» WHAT IS NEEDED
Skipping the images, transcribe each record below as it is.

» Short web captions
== Segment start ==
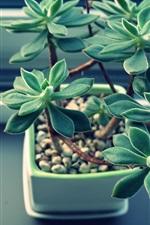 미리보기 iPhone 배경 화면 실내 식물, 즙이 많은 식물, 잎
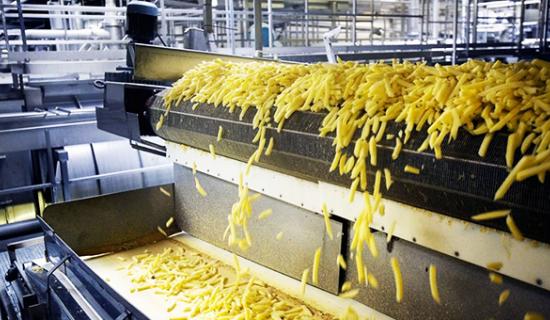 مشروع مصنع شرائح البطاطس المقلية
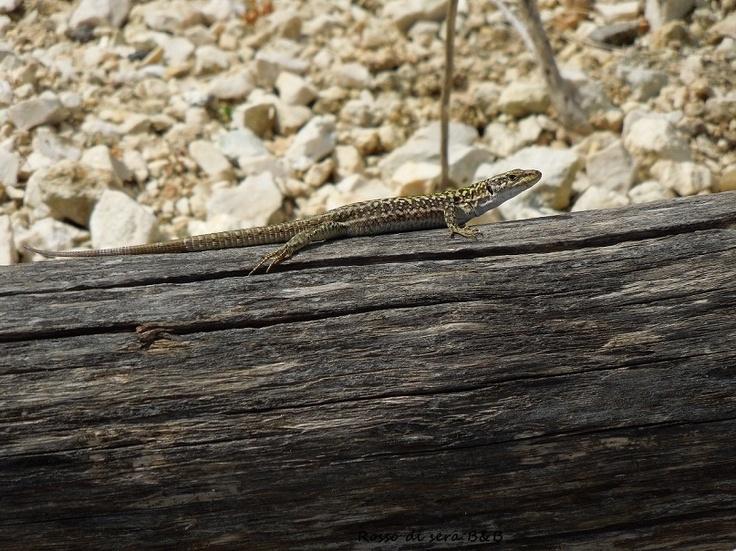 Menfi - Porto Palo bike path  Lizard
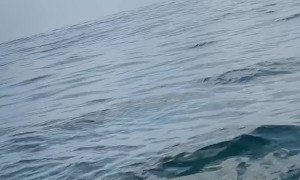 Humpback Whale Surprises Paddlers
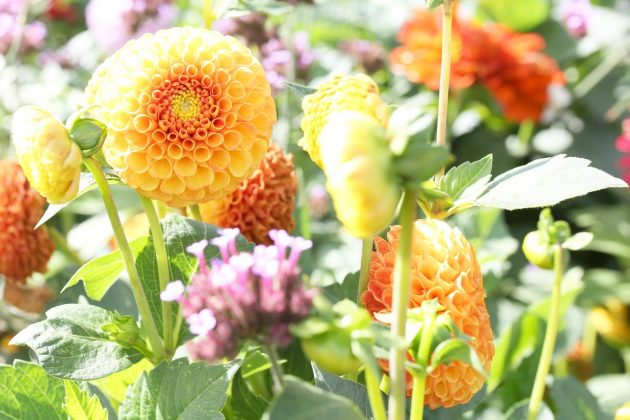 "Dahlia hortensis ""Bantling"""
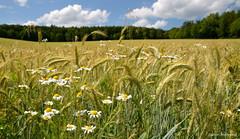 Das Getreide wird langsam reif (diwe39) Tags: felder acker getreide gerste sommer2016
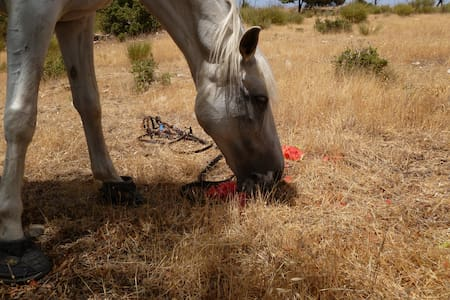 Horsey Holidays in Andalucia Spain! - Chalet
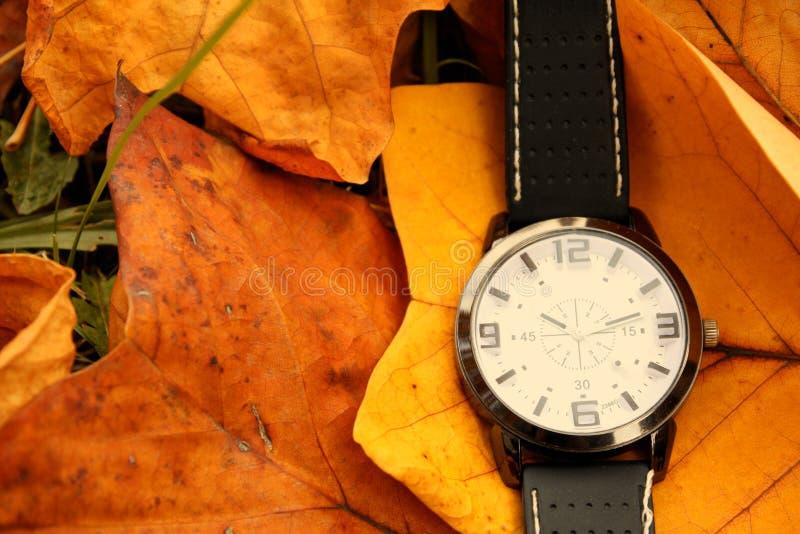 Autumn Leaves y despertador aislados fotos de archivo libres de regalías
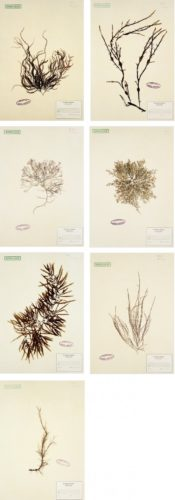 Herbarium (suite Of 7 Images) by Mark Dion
== Segment end ==
» ANSWER BOX
 미리보기 iPhone 배경 화면 실내 식물, 즙이 많은 식물, 잎
 مشروع مصنع شرائح البطاطس المقلية
 Menfi - Porto Palo bike path  Lizard
 Humpback Whale Surprises Paddlers
 "Dahlia hortensis ""Bantling"""
 Das Getreide wird langsam reif (diwe39) Tags: felder acker getreide gerste sommer2016
 Horsey Holidays in Andalucia Spain! - Chalet
 Autumn Leaves y despertador aislados fotos de archivo libres de regalías
 Herbarium (suite Of 7 Images) by Mark Dion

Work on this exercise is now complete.